After your wedding is but a glorious memory, a day of happiness and celebration that you will look back on and share the stories of for many generations there is still work to be done. So how does a wedding planner fit into the aftermath?
Vendor Communication doesn’t end when the clock strikes 10pm, they don’t poof disappear like pumpkins. In fact many of the really important vendors then have deliverables, like photos and videos from your wedding day. Sometimes, you may need to clear up details of timelines and deliverables post wedding and as the consistent point of communication I can help streamline that.
One of the big things that I like to offer to couples is helping them donate the florals after the wedding. There is SO much waste in weddings, it honestly still makes me cringe and flowers are not even near the biggest culprit when it comes to waste. One small way that couples can feel good about their beautiful weddings and the fact that their flowers may make the day of an elderly individual or person that has been struggling to get on their feet.

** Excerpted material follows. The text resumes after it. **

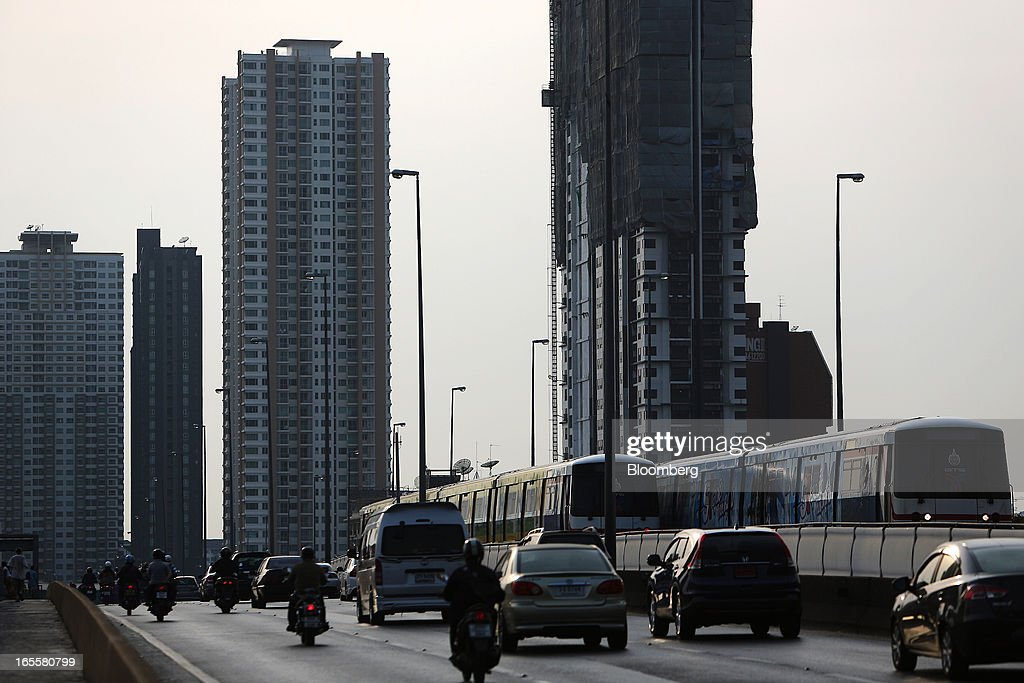 Bangkok Mass Transit System Pcl SkyTrains, a unit of BTS Group Holdings Pcl, travel alongside vehicles on the Saphan Thaksin bridge as residential buildings stand in Bangkok, Thailand, on Thursday, April 4, 2013. The BTS Rail Mass Transit Growth Infrastructure Fund, backed by Bangkok's SkyTrain, raised about 62.5 billion baht ($2.1 billion) in Thailand's biggest initial public offering. Photographer: Dario Pignatelli/Bloomberg via Getty Images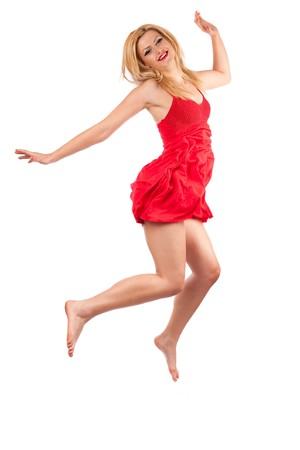 Barefoot young lady in red dress jumping in the air, isolated on white photo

Another one of my favorite post wedding day things we do is to send you a list of everything you need to know that you may not have remembered from our conversations the night before. You were having fun and celebrating and when the time comes to go you don’t need to worry about where your gifts were placed or what happened to your heirloom toasting flutes, but I do, I worry about that stuff. I make sure that come the next day when you start coming off the wedding day high you are met with answers. I got you.